Amplia carta de vinos

Como hemos comentado con anterioridad, el antiguo pajar se convirtió tras la remodelación en un elegante comedor con chimenea donde se sirve la cena y el desayuno. Se accede por un pasillo desde el salón del hogar en el primer piso y traspasar por primera vez sus puertas tiene algo de místico. Nada se deja al azar porque cada detalle es importante y de ello se encarga personalmente David. La luz tenue y el suave hilo musical son una clara invitación a hablar en voz baja, casi a susurrar, lo cual no puede ser un mejor comienzo para una velada romántica. Cada mesa se identifica –una vez acomodados los comensales– con una piedra de pizarra tallada con el nombre de la habitación, un bonito método que aúna eficiencia y tradición.

Y en cuanto a la gastronomía, los protagonistas principales son los productos naturales de primera calidad. Las cenas se sirven a menú cerrado y constan de aperitivo, entrante, plato principal y postre. Por méritos propios, las carnes de cordero y ternera procedentes de los valles de la zona acaparan todas las atenciones. El trabajo en cocina es excelente, la presentación de los platos inmejorable y los tiempos de espera adecuados. Como suele ser habitual, el desayuno es tipo bufé dulce y salado, con repostería casera, zumos naturales y café de excelente calidad.

● MATERIAL DE ORIGEN
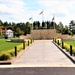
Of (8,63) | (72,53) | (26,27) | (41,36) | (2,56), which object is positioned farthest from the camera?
(26,27)

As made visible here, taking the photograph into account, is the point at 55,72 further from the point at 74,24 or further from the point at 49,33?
the point at 74,24

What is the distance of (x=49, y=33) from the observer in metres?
69.1

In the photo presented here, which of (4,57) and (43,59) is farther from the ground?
(4,57)

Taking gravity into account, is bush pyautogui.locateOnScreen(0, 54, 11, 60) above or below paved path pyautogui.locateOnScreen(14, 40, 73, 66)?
above

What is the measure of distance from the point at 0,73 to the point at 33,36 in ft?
193

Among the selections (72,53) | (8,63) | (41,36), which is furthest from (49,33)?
(8,63)

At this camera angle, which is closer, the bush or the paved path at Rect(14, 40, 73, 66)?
the paved path at Rect(14, 40, 73, 66)

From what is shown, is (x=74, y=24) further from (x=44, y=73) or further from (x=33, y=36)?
(x=44, y=73)

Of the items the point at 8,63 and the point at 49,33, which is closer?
the point at 8,63

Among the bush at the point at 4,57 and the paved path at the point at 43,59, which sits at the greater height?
the bush at the point at 4,57

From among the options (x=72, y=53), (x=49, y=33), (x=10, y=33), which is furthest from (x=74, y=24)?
(x=72, y=53)

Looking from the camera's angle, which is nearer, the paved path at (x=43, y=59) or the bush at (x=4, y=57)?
the paved path at (x=43, y=59)

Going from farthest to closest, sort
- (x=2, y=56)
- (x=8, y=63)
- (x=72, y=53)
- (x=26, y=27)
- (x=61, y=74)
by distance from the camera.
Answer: (x=26, y=27) → (x=72, y=53) → (x=2, y=56) → (x=8, y=63) → (x=61, y=74)

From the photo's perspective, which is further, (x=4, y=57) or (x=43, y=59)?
(x=43, y=59)
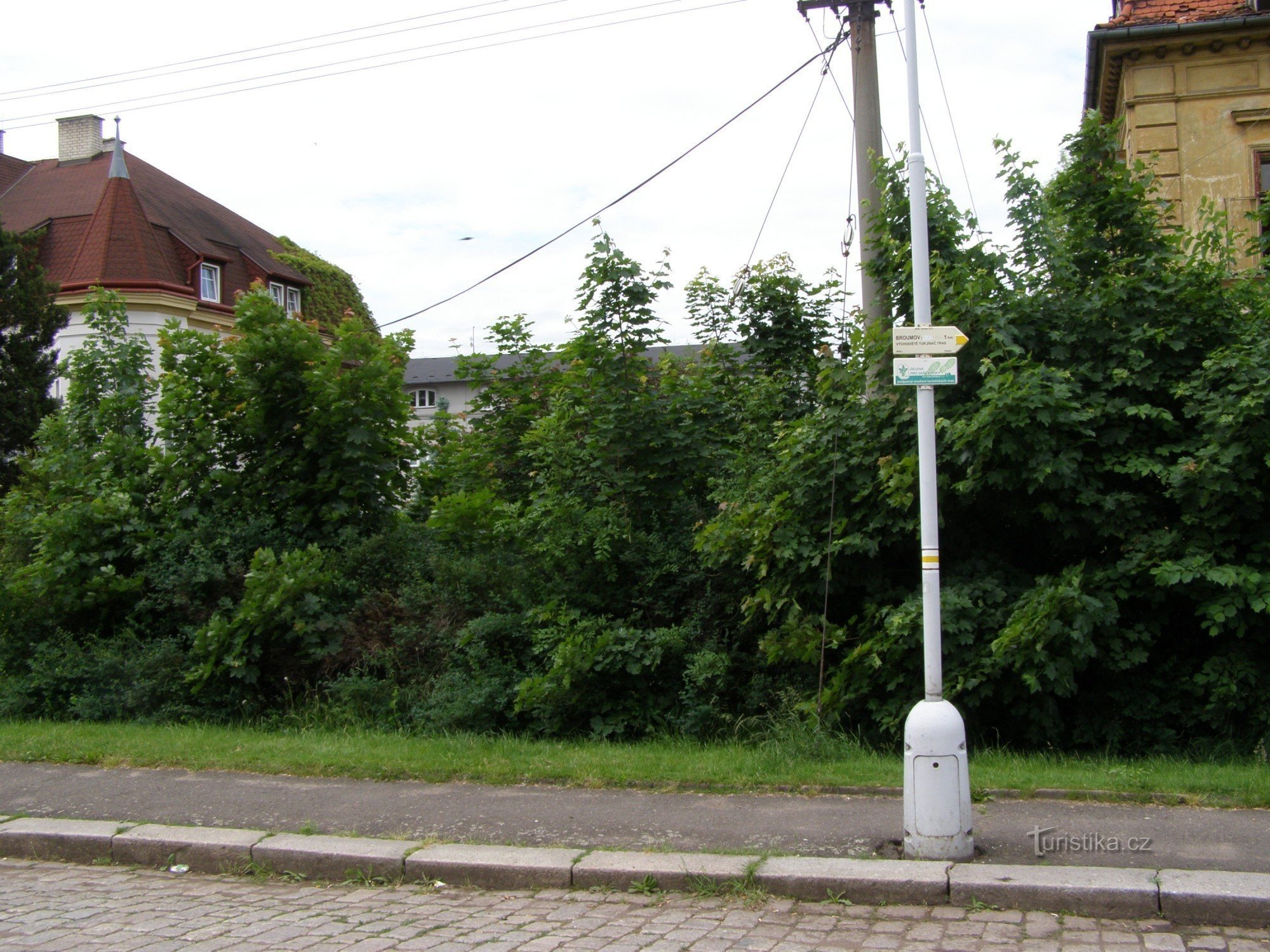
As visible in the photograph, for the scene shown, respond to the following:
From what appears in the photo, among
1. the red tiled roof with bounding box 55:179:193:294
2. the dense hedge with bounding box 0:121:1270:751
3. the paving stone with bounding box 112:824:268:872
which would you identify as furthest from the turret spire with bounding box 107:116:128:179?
the paving stone with bounding box 112:824:268:872

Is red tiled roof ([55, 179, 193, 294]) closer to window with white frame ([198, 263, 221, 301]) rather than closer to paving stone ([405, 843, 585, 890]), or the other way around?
window with white frame ([198, 263, 221, 301])

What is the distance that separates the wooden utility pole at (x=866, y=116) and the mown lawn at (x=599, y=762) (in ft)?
13.3

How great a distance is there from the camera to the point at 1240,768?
24.5 ft

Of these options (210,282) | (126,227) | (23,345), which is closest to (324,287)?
(210,282)

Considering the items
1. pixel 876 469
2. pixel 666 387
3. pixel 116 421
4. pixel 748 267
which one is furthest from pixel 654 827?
pixel 116 421

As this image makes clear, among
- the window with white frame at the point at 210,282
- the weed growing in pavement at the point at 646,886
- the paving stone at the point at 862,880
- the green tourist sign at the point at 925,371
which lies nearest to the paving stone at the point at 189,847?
the weed growing in pavement at the point at 646,886

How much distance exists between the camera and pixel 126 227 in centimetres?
3488

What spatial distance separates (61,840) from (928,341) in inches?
253

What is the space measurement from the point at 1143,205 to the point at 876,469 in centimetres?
335

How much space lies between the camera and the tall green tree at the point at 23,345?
76.1ft

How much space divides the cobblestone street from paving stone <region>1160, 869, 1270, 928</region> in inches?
3.1

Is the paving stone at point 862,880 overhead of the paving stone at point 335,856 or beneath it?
overhead

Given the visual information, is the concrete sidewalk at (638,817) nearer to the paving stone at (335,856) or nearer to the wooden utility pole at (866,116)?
the paving stone at (335,856)

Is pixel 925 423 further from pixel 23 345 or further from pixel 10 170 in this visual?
pixel 10 170
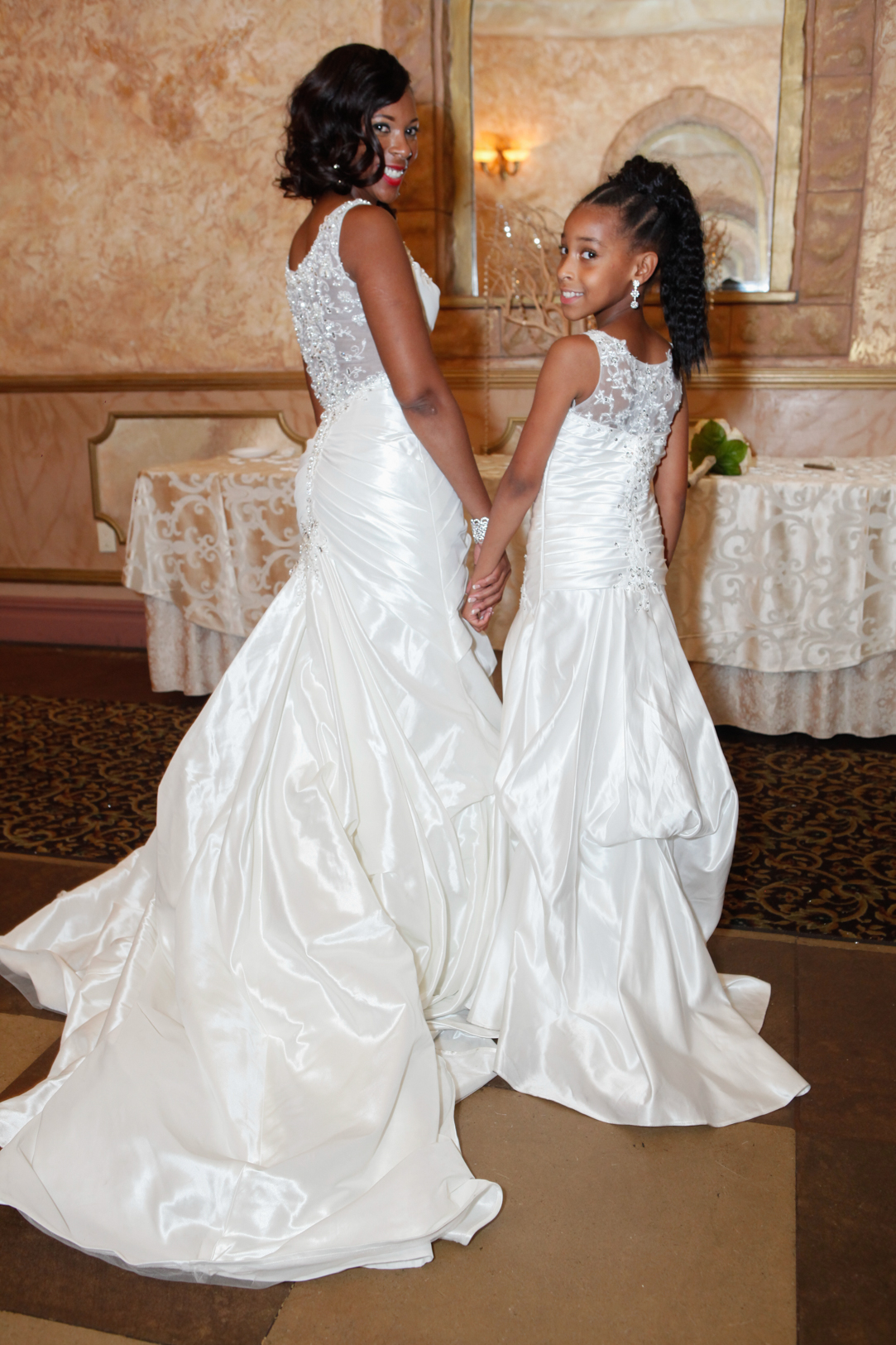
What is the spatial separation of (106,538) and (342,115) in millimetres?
3817

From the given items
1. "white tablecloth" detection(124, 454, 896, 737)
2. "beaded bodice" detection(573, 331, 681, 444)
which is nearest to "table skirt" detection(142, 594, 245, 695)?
"white tablecloth" detection(124, 454, 896, 737)

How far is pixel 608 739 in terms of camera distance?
208 cm

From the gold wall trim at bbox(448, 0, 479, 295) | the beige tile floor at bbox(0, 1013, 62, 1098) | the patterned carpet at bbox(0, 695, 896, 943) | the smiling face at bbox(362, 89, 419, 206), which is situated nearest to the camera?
the smiling face at bbox(362, 89, 419, 206)

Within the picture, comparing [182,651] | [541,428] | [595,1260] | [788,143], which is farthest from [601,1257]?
[788,143]

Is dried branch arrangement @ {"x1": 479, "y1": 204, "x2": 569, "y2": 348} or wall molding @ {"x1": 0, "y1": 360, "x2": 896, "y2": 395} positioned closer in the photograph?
wall molding @ {"x1": 0, "y1": 360, "x2": 896, "y2": 395}

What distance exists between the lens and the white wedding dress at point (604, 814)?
2012 millimetres

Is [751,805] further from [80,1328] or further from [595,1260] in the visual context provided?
[80,1328]

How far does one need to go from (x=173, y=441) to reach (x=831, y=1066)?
4.30 metres

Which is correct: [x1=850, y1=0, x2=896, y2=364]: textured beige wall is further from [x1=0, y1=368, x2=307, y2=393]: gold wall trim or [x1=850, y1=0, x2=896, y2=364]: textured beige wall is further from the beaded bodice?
the beaded bodice

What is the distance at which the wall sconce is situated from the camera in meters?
4.74

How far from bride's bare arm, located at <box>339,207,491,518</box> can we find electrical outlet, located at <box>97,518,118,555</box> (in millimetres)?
3736
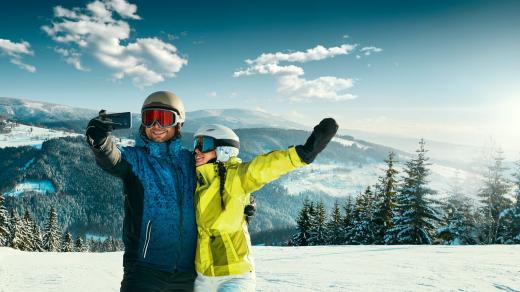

● QUÉ HACER
1 – Transcribe del texto sobre el comedor el fragmento que va de "Amplia carta de" a "eficiencia y tradición.", incluidos ambos.
2 – Resume en dos oraciones el texto sobre el comedor.
Estas entradas vienen de otra fuente distinta.

● RESPUESTAS POR NÚMERO
1 –
Amplia carta de vinos

Como hemos comentado con anterioridad, el antiguo pajar se convirtió tras la remodelación en un elegante comedor con chimenea donde se sirve la cena y el desayuno. Se accede por un pasillo desde el salón del hogar en el primer piso y traspasar por primera vez sus puertas tiene algo de místico. Nada se deja al azar porque cada detalle es importante y de ello se encarga personalmente David. La luz tenue y el suave hilo musical son una clara invitación a hablar en voz baja, casi a susurrar, lo cual no puede ser un mejor comienzo para una velada romántica. Cada mesa se identifica –una vez acomodados los comensales– con una piedra de pizarra tallada con el nombre de la habitación, un bonito método que aúna eficiencia y tradición.

2 – El antiguo pajar es ahora un elegante comedor con chimenea, de luz tenue y suave hilo musical, donde se sirven la cena y el desayuno y cada mesa se identifica con una piedra de pizarra con el nombre de la habitación. La cena es un menú cerrado con productos naturales de primera calidad, en el que destacan las carnes de cordero y ternera de los valles de la zona, y el desayuno es un bufé dulce y salado.